> _Exercise requirements_:
[A] In the habeas corpus opinion, what total term of incarceration was the petitioner sentenced to?
[B] Continue the habeas corpus opinion from the point where it ends.

START Text excerpt

Opinion
1:14cv925 (TSE/JFA)
07-09-2015
MEMORANDUM OPINION
David Junior Howell, a Virginia inmate proceeding pro se, has filed a petition for a writ of habeas corpus pursuant to 28 U.S.C. § 2254, challenging the validity of his convictions in the Circuit Court for the County of Henrico, Virginia of one count of grand larceny and two counts of construction fraud. Respondent has filed a Motion to Dismiss and Rule 5 Answer, with a supporting brief and numerous exhibits. Petitioner was given the opportunity to file responsive materials, pursuant to Roseboro v. Garrison, 528 F.2d 309 (4th Cir. 1975), and he filed replies on January 14 and January 15, 2015. For the reasons that follow, petitioner's claims must be dismissed.
I. Background
On October 1, 2009, petitioner pled guilty to one count of grand larceny, Commonwealth v. Howell, Case No. CR09-1040. On December 17, 2009, petitioner pled guilty in the same court to two counts of construction fraud. Commonwealth v. Howell, Case Nos. CR09-3937, 3938. The court conducted a consolidated sentencing hearing and, by final order dated May 24, 2010, sentenced petitioner to twenty years' incarceration with fifteen years suspended on the grand larceny charge, and five years' incarceration with four years suspended on each construction fraud charge, for a total of seven years' incarceration. Although the instant petition challenges both convictions, petitioner challenged them separately in state court, and they therefore have separate procedural histories.
Petitioner did not note a direct appeal of his construction fraud conviction. On September 2, 2010, however, he filed a petition for a writ of habeas corpus in the Supreme Court of Virginia, alleging ineffective assistance of trial counsel. The court dismissed the petition on its merits on January 13, 2011. Howell v. Dir. of the Dep't of Corr., R. No. 101783. Petitioner did not file any additional challenges to his construction fraud conviction until he filed a petition for a writ of habeas corpus in the Circuit Court on March 7, 2013, challenging all of his convictions.

END Text excerpt
START Extracted entries

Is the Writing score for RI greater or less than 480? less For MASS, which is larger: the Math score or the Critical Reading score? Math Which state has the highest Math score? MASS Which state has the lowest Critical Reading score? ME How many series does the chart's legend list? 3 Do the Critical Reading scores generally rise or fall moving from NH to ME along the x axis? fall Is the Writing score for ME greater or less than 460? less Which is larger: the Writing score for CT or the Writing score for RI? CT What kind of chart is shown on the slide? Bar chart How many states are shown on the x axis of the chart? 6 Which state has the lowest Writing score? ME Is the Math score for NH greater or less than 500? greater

END Extracted entries
START Extracted entries

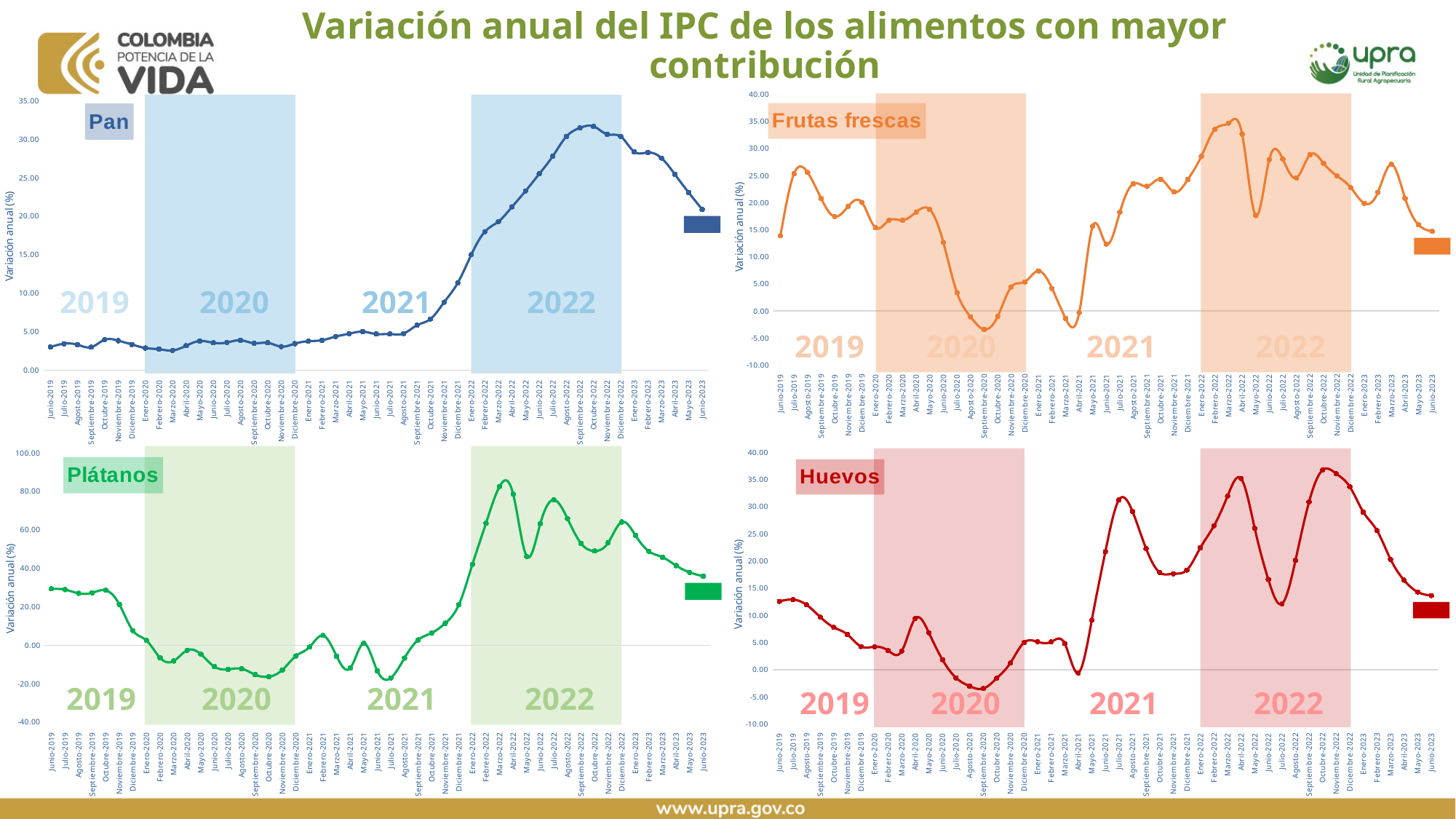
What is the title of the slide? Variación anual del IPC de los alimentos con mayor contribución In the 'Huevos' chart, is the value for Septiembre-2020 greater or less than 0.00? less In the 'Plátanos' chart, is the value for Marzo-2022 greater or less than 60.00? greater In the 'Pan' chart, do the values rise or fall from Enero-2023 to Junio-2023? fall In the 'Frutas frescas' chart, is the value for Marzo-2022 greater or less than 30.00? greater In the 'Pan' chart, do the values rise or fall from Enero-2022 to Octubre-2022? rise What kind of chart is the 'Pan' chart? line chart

END Extracted entries

> _Answers given_:
[A] Seven years.

[B]
Petitioner noted a direct appeal of his grand larceny conviction on June 1, 2010. The sole ground petitioner raised in this appeal was that he received ineffective assistance of counsel. By order dated April 26, 2011, the Court of Appeals of Virginia dismissed the appeal, finding that claims of ineffective assistance of counsel are not cognizable on direct appeal. Howell v. Commonwealth, R. No. 1157-10-2. Petitioner then filed a petition for a writ of habeas corpus in the Supreme Court of Virginia on June 14, 2011, alleging in relevant part that (1) appellate counsel rendered ineffective assistance by denying petitioner the right to pursue a direct appeal; and (2) appellate counsel rendered ineffective assistance by not pursuing an appeal to the Supreme Court of Virginia. The Supreme Court of Virginia found that petitioner had adequately alleged that he was denied the right to file a direct appeal. Accordingly, by order dated December 7, 2011, the Supreme Court of Virginia granted petitioner the right to file a delayed appeal. Howell v. Warden of the Deep Meadow Corr. Cntr., R. No. 11161. The court stated that its decision was "without prejudice to the petitioner's right to file a subsequent petition for a writ of habeas corpus limited to the ground or grounds raised in the present petition." Id. at 1. Petitioner then filed a notice of appeal to the Court of Appeals of Virginia on January 23, 2012. By published opinion, the court affirmed petitioner's conviction. Howell v. Commonwealth, 60 Va. App. 737, 732 S.E.2d 722 (Va. Ct. App. 2012). The Supreme Court of Virginia refused petitioner's petition for appeal on March 19, 2013. Howell v. Commonwealth, R. No. 121934.
On or about March 7, 2013, petitioner filed a petition for a writ of habeas corpus in the Circuit Court for the County of Henrico, challenging both his construction fraud and grand larceny convictions. Petitioner alleged the following grounds for relief:
A. His guilty pleas to the construction fraud counts were "invalid" due to ineffective assistance of counsel;The circuit court denied his petition by order dated October 15, 2013. Howell v. Clarke, Case No. CR09-1040-00F. The Supreme Court of Virginia dismissed his appeal on July 1, 2014. Howell v. Clarke, R. No. 140086.
B. His guilty pleas to the construction fraud counts and his Alford plea to the grand larceny count were "void" because the trial court did not conduct an adequate plea colloquy;
C. His Alford plea to his grand larceny count was involuntary because counsel misrepresented the nature of the offense;
D. Counsel rendered ineffective assistance during his direct appeal from the grand larceny charge by failing to challenge the sufficiency of the evidence used to convict him;
E. Trial counsel rendered ineffective assistance in his construction fraud cases by failing to object when petitioner was ordered to pay restitution "for crimes of which he was not convicted;
F. Restitution in his construction fraud cases was ordered for charges which were dismissed, rendering this restitution "null and void;"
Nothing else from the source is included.